**What the task requires**
Examine the records below. Report how many of their lines contain the word "species", with no other content.

Material for this exercise START

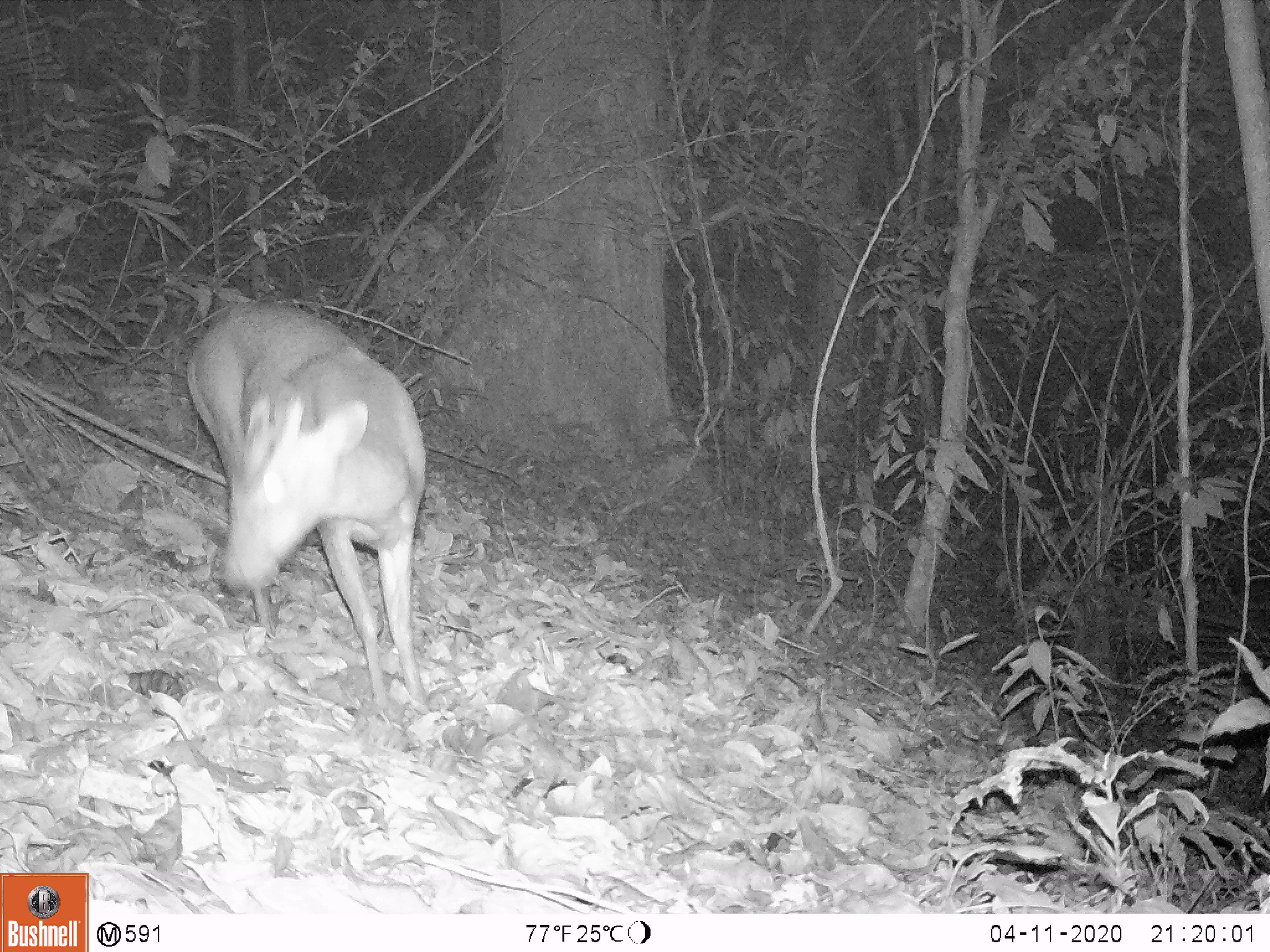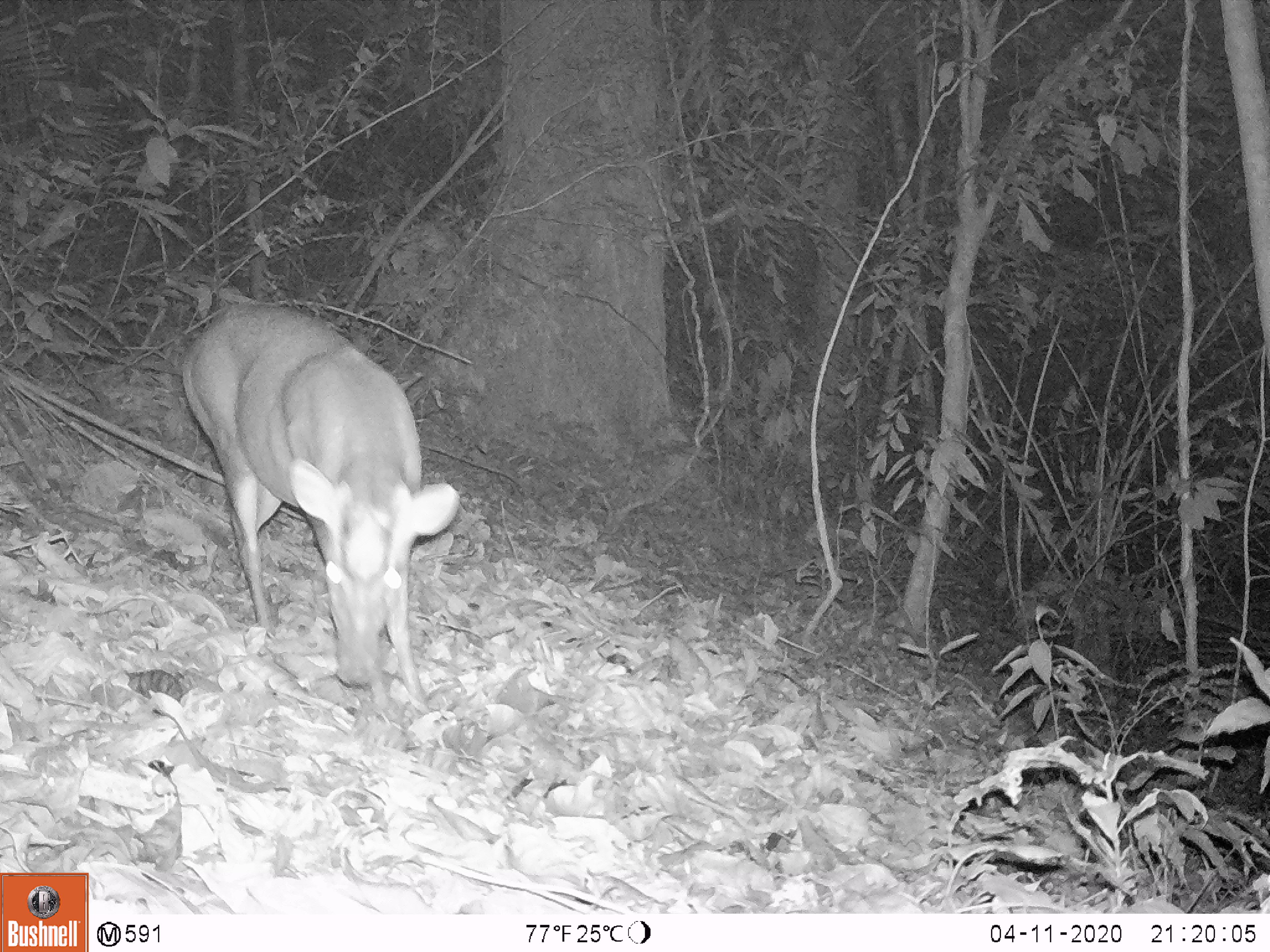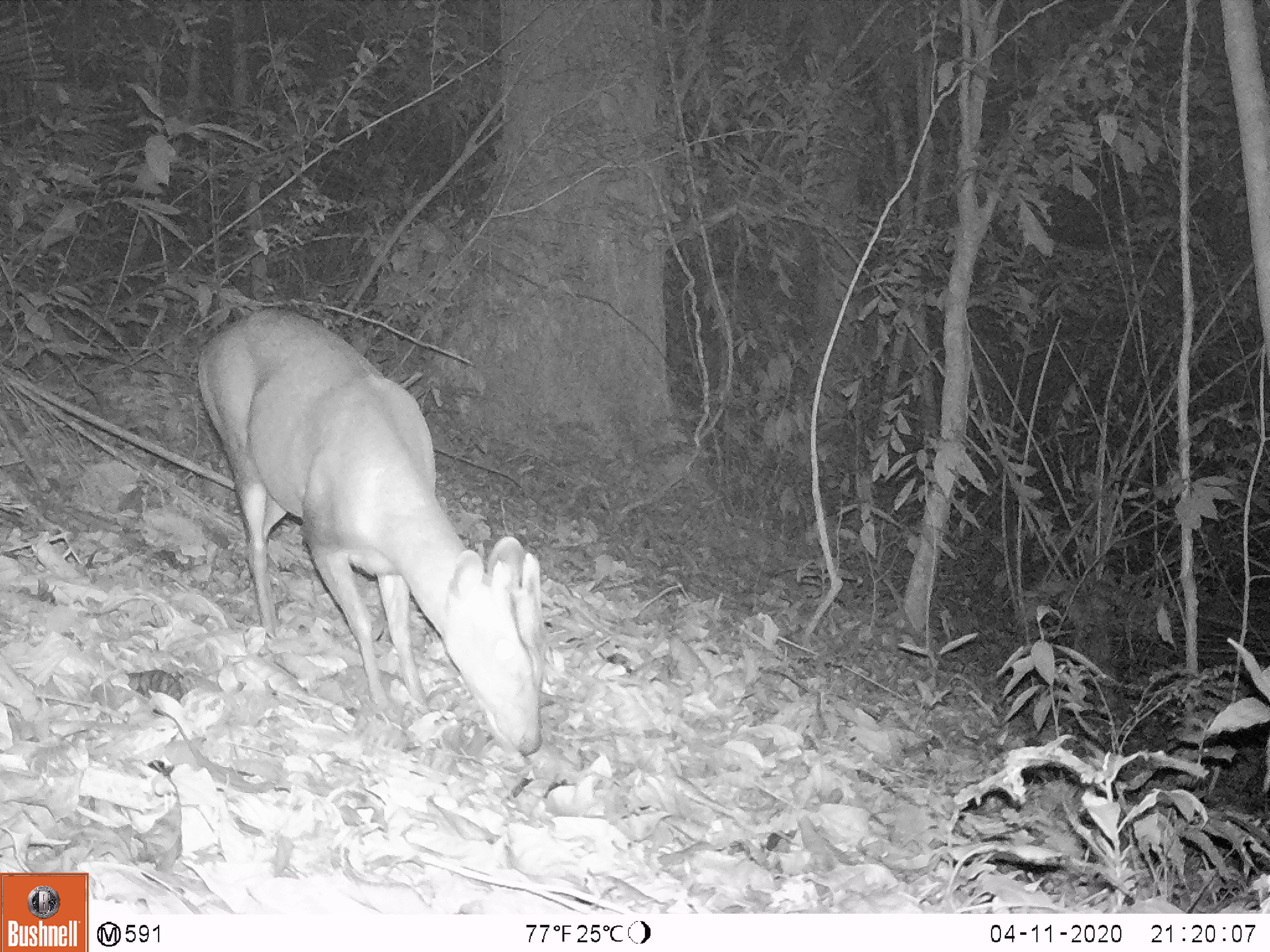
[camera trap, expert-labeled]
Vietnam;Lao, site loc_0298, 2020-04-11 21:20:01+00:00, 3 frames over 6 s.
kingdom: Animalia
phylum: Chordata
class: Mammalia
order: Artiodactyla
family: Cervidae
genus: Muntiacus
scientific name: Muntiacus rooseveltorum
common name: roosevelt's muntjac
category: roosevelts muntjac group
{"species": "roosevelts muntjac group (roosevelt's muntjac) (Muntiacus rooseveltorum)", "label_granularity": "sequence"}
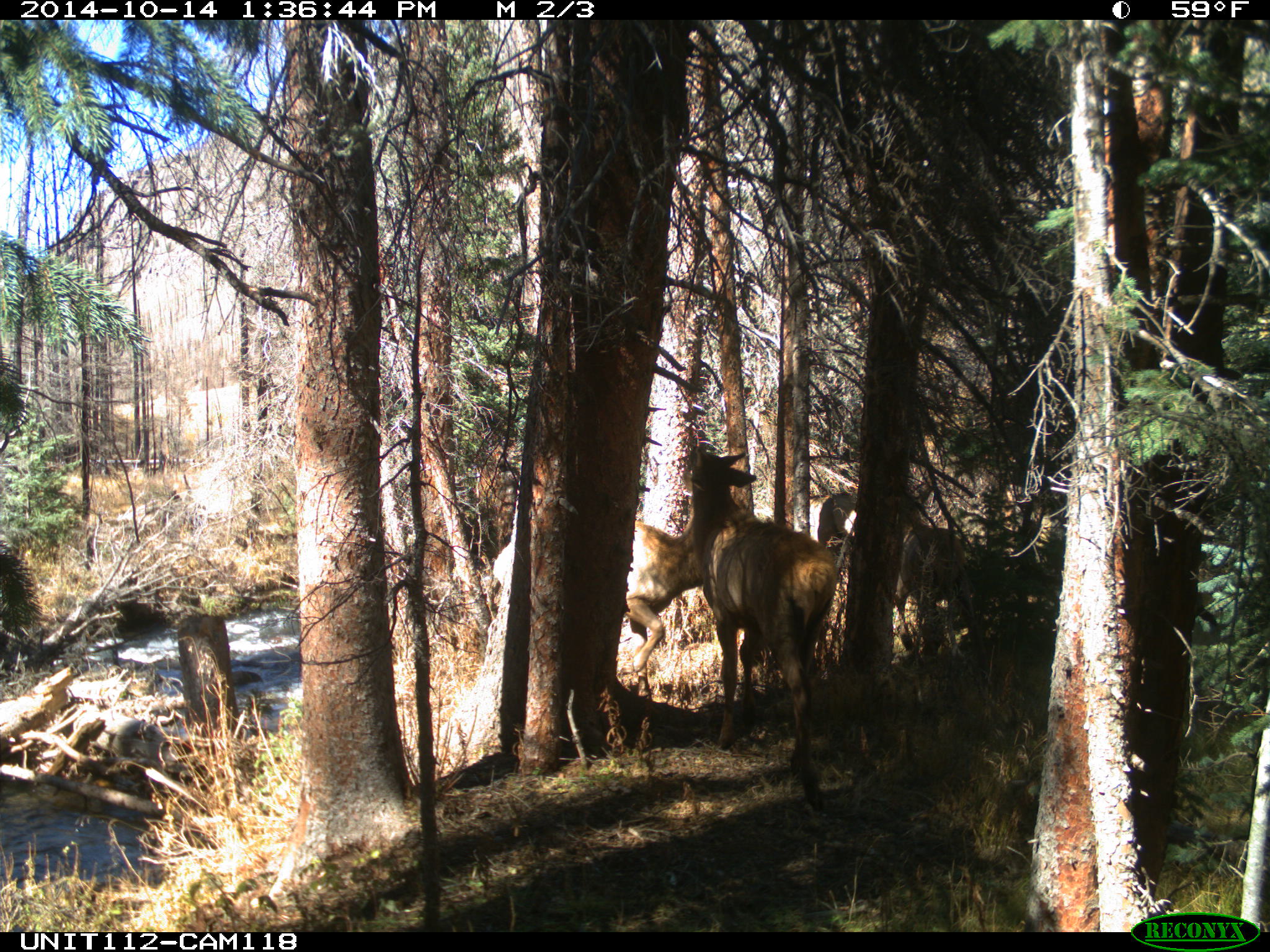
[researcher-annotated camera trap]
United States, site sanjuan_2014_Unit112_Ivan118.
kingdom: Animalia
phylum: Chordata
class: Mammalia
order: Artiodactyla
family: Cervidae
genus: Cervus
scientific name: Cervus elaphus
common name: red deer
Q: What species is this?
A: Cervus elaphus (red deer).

Material for this exercise END

**Final answer**
2